#### INFORMATION SHOWN:

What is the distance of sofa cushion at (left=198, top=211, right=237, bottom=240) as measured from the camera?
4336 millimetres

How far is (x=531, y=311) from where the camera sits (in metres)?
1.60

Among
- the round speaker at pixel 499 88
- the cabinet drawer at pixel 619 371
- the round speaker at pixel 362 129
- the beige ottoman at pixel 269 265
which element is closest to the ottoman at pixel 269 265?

--

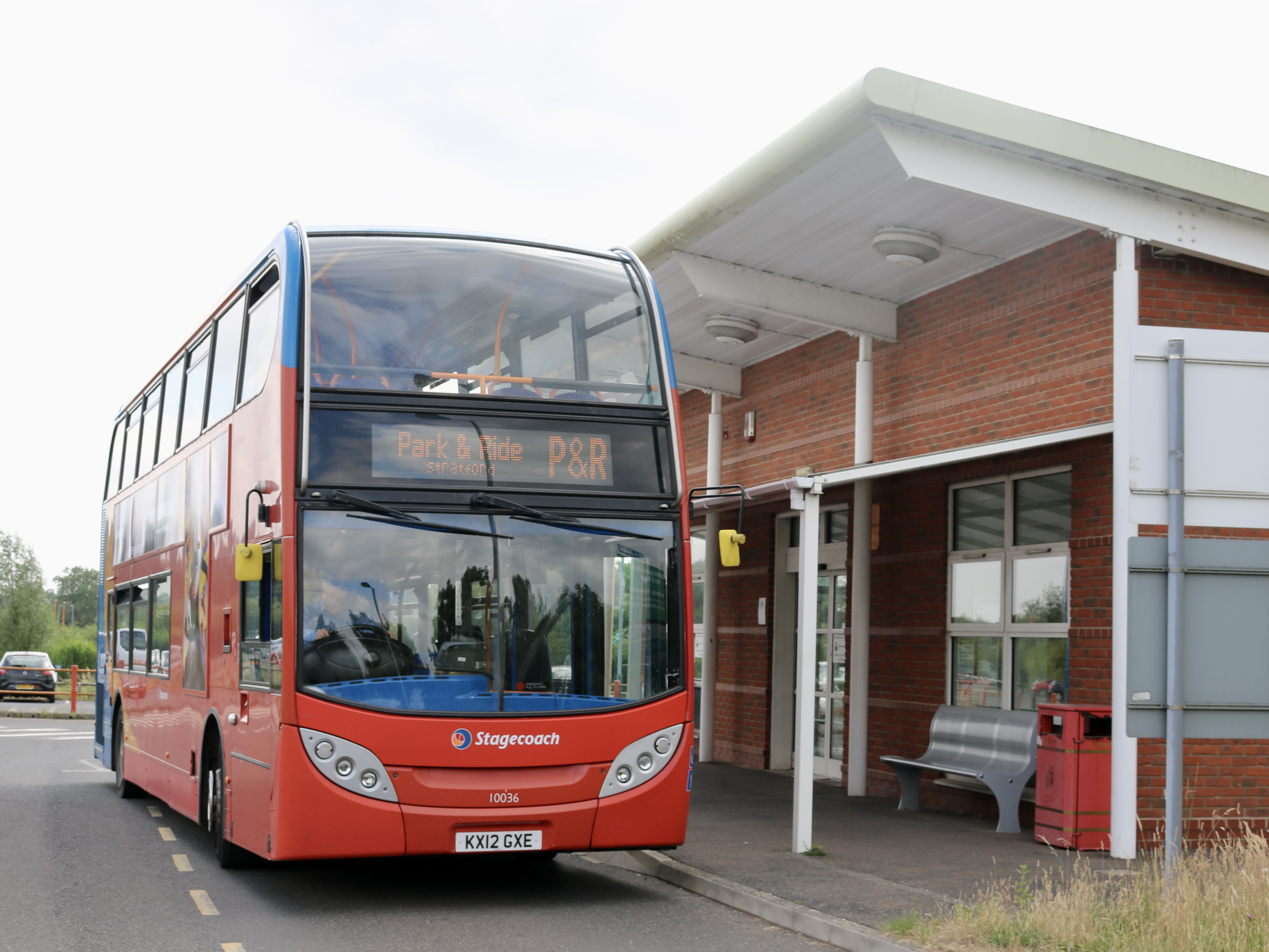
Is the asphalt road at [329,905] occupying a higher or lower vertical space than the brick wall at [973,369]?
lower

* * *

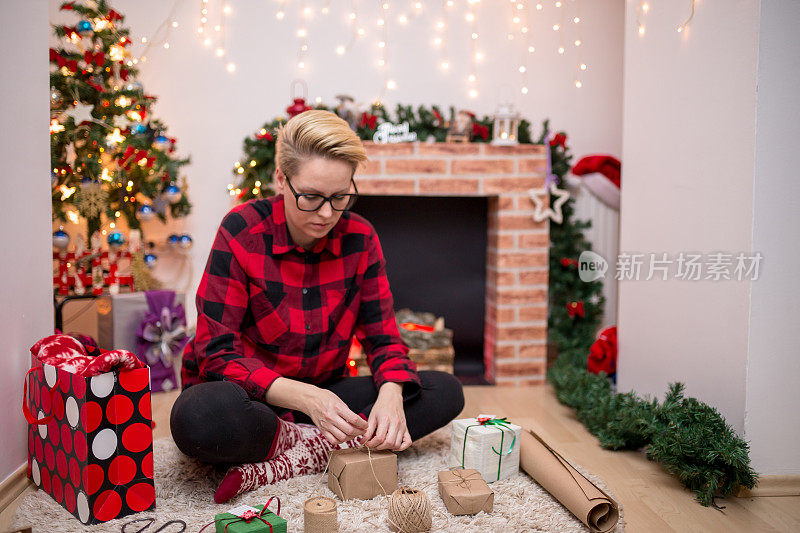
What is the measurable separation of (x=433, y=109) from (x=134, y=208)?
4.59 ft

#### GIVEN EXERCISE:
Report each line in the items above that contains the word “round”.

#### SOLUTION TO THIS PROBLEM:
- the round speaker at pixel 499 88
- the round speaker at pixel 362 129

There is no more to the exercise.